* [Instrucciones] ¿Puedes copiar todas las entradas que siguen, sin cambiar ni una letra?

* [Fragmentos de datos]
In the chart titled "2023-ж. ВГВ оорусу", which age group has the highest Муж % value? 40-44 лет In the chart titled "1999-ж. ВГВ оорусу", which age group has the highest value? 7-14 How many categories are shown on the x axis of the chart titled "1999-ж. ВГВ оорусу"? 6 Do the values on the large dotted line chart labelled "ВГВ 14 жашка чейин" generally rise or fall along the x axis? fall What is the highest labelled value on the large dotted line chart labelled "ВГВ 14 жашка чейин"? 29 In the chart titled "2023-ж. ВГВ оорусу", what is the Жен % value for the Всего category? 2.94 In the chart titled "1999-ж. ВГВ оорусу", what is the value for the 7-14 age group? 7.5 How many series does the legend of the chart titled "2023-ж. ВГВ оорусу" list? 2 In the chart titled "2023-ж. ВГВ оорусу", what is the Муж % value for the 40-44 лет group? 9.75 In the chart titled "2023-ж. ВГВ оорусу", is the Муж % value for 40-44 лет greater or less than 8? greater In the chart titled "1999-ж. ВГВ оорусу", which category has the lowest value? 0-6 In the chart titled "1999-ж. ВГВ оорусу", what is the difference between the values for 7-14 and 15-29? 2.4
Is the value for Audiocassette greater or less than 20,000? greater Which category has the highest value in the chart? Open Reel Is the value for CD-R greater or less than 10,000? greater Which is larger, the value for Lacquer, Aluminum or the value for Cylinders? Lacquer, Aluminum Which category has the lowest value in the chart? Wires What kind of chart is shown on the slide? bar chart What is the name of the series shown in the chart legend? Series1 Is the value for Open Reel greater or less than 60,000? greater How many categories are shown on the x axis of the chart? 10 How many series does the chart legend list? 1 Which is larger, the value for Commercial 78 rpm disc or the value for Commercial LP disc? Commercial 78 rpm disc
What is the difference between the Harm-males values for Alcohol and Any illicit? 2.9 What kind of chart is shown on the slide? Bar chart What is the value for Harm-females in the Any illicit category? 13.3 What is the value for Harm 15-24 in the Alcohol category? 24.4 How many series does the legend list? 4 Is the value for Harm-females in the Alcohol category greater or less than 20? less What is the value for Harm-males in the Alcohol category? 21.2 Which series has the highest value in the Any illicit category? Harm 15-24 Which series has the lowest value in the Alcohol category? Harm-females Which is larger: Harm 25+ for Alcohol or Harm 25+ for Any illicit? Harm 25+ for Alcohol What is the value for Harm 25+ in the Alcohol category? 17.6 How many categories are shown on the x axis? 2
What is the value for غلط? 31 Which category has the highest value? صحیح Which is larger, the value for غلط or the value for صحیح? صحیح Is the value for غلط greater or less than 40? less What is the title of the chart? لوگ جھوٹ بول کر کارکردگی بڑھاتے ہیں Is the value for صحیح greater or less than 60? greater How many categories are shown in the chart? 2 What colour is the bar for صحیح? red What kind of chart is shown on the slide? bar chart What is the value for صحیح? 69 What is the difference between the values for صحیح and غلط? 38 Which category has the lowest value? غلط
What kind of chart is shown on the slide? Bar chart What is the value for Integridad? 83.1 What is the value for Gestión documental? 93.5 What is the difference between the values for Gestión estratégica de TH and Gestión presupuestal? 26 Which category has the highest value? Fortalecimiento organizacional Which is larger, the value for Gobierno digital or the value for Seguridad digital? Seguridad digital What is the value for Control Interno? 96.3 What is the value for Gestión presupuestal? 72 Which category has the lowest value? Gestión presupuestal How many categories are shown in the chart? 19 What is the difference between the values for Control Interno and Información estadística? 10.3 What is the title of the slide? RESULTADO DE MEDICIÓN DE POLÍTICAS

* [Respuesta]
In the chart titled "2023-ж. ВГВ оорусу", which age group has the highest Муж % value? 40-44 лет In the chart titled "1999-ж. ВГВ оорусу", which age group has the highest value? 7-14 How many categories are shown on the x axis of the chart titled "1999-ж. ВГВ оорусу"? 6 Do the values on the large dotted line chart labelled "ВГВ 14 жашка чейин" generally rise or fall along the x axis? fall What is the highest labelled value on the large dotted line chart labelled "ВГВ 14 жашка чейин"? 29 In the chart titled "2023-ж. ВГВ оорусу", what is the Жен % value for the Всего category? 2.94 In the chart titled "1999-ж. ВГВ оорусу", what is the value for the 7-14 age group? 7.5 How many series does the legend of the chart titled "2023-ж. ВГВ оорусу" list? 2 In the chart titled "2023-ж. ВГВ оорусу", what is the Муж % value for the 40-44 лет group? 9.75 In the chart titled "2023-ж. ВГВ оорусу", is the Муж % value for 40-44 лет greater or less than 8? greater In the chart titled "1999-ж. ВГВ оорусу", which category has the lowest value? 0-6 In the chart titled "1999-ж. ВГВ оорусу", what is the difference between the values for 7-14 and 15-29? 2.4
Is the value for Audiocassette greater or less than 20,000? greater Which category has the highest value in the chart? Open Reel Is the value for CD-R greater or less than 10,000? greater Which is larger, the value for Lacquer, Aluminum or the value for Cylinders? Lacquer, Aluminum Which category has the lowest value in the chart? Wires What kind of chart is shown on the slide? bar chart What is the name of the series shown in the chart legend? Series1 Is the value for Open Reel greater or less than 60,000? greater How many categories are shown on the x axis of the chart? 10 How many series does the chart legend list? 1 Which is larger, the value for Commercial 78 rpm disc or the value for Commercial LP disc? Commercial 78 rpm disc
What is the difference between the Harm-males values for Alcohol and Any illicit? 2.9 What kind of chart is shown on the slide? Bar chart What is the value for Harm-females in the Any illicit category? 13.3 What is the value for Harm 15-24 in the Alcohol category? 24.4 How many series does the legend list? 4 Is the value for Harm-females in the Alcohol category greater or less than 20? less What is the value for Harm-males in the Alcohol category? 21.2 Which series has the highest value in the Any illicit category? Harm 15-24 Which series has the lowest value in the Alcohol category? Harm-females Which is larger: Harm 25+ for Alcohol or Harm 25+ for Any illicit? Harm 25+ for Alcohol What is the value for Harm 25+ in the Alcohol category? 17.6 How many categories are shown on the x axis? 2
What is the value for غلط? 31 Which category has the highest value? صحیح Which is larger, the value for غلط or the value for صحیح? صحیح Is the value for غلط greater or less than 40? less What is the title of the chart? لوگ جھوٹ بول کر کارکردگی بڑھاتے ہیں Is the value for صحیح greater or less than 60? greater How many categories are shown in the chart? 2 What colour is the bar for صحیح? red What kind of chart is shown on the slide? bar chart What is the value for صحیح? 69 What is the difference between the values for صحیح and غلط? 38 Which category has the lowest value? غلط
What kind of chart is shown on the slide? Bar chart What is the value for Integridad? 83.1 What is the value for Gestión documental? 93.5 What is the difference between the values for Gestión estratégica de TH and Gestión presupuestal? 26 Which category has the highest value? Fortalecimiento organizacional Which is larger, the value for Gobierno digital or the value for Seguridad digital? Seguridad digital What is the value for Control Interno? 96.3 What is the value for Gestión presupuestal? 72 Which category has the lowest value? Gestión presupuestal How many categories are shown in the chart? 19 What is the difference between the values for Control Interno and Información estadística? 10.3 What is the title of the slide? RESULTADO DE MEDICIÓN DE POLÍTICAS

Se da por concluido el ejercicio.